We have very few outages, but they do occur.
Service delivery over the internet is generally very reliable,
and we have redundant servers and services to enable us to cope
if something goes wrong.
The 'cloud' involves a number of separate pieces:
- our servers
- our network
- our physical connection to the internet
- our ISP
- your ISP
- your physical connection to the internet
- your network
- your computer
If one of these failed, the service would break.
If they were all 99.995% reliable the overall reliability would be only 99.95%
which means 4 hours in a year the service would be down.
Based on past experience we have found the weakest link is the ISP.
A typical year sees us have less than four hours of down time, and
the failures have mostly been ISP related and have
never been our servers.
The four most serious failures of the last ten years have been
- Loss of physical connection when work on a nearby major road
resulted in the physical internet connection being severed for
most of one day.
We now have two ISPs on completely separate networks (cable and DSL)
to make such a thing less likely.
- A power outage that affected all of the North East and lasted more
than a day.
Since almost everyone was affected, with most shops and businesses
closed because of the power loss, our customers were not inconvenienced
by our service being down at the same time they were.
We are considering a standby generator since some of our newer
customers are self sufficient in electrical supply.
- When we moved premises our ISP was unable to reconnect us
for over a week.
We relocated a server to another site with a different IP and rerouted
internet services to there until our ISP could sort it out.
We were not 'down' at all as far as customer service was concerned
because the temporary solution was in place for start of business
Monday AM.
It was a nuisance all the same.
- Our ISP had a failure of their configuration server and 'lost'
our static IP along with those of over a thousand other subscibers.

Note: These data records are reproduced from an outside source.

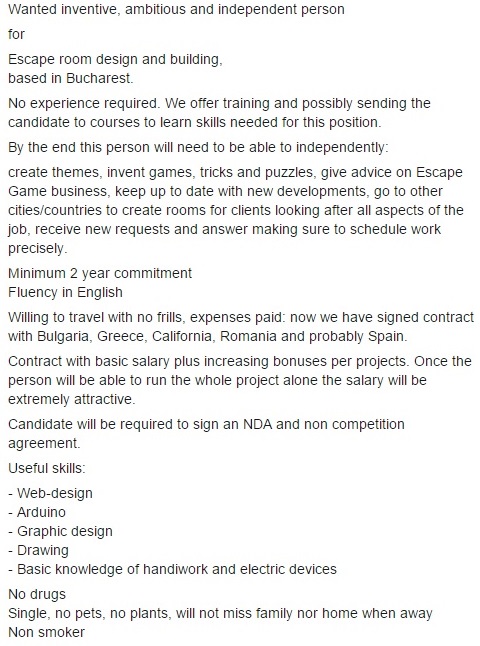 Wanted inventive, ambitious and independent person

for

Escape room design and building,
based in Bucharest.

No experience required. We offer training and possibly sending the candidate to courses to learn skills needed for this position.

By the end this person will need to be able to independently:

create themes, invent games, tricks and puzzles, give advice on Escape Game business, keep up to date with new developments, go to other cities/countries to create rooms for clients looking after all aspects of the job, receive new requests and answer making sure to schedule work precisely.

Minimum 2 year commitment
Fluency in English

Willing to travel with no frills, expenses paid: now we have signed contract with Bulgaria, Greece, California, Romania and probably Spain.

Contract with basic salary plus increasing bonuses per projects. Once the person will be able to run the whole project alone the salary will be extremely attractive.

Candidate will be required to sign an NDA and non competition agreement.

Useful skills:

- Web-design
- Arduino
- Graphic design
- Drawing
- Basic knowledge of handiwork and electric devices

No drugs
Single, no pets, no plants, will not miss family nor home when away
Non smoker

It took over half an hour for us to find out there was a problem,
ten minutes to discover it was at the ISP end, an hour of failed
promises from them before we decided to switch services.
It took another hour to switch the equipment
and configuration to use the alternate ISP for the rest of the day.
We were down again in the afternoon for nearly 15 minutes when they
said it was fixed, but it wasn't.
Next time, customers, please don't be polite and email about your
problem.
Get on the phone and wake someone up if you have to.
We should have been quicker to switch services, and
we need to look into having a server permanently on both ISPs.
Apart from these we have rarely been offline, and then only for a few minutes.
We back up the databases several times a day as well as every night.
We have two of everything in our network so we can quickly replace a failed
component.
We have two separate ISPs on completely separate physical networks.
We can route around a problem with either one (and have done so twice).
Unless someone cuts both cables in the lawn outside our premises we
should be safe from losing internet service.
Even if that did happen we have access to a facility ten minutes away
in another part of the city that will host a server for us short term.
Can your own IT people cope with catastrophe any better?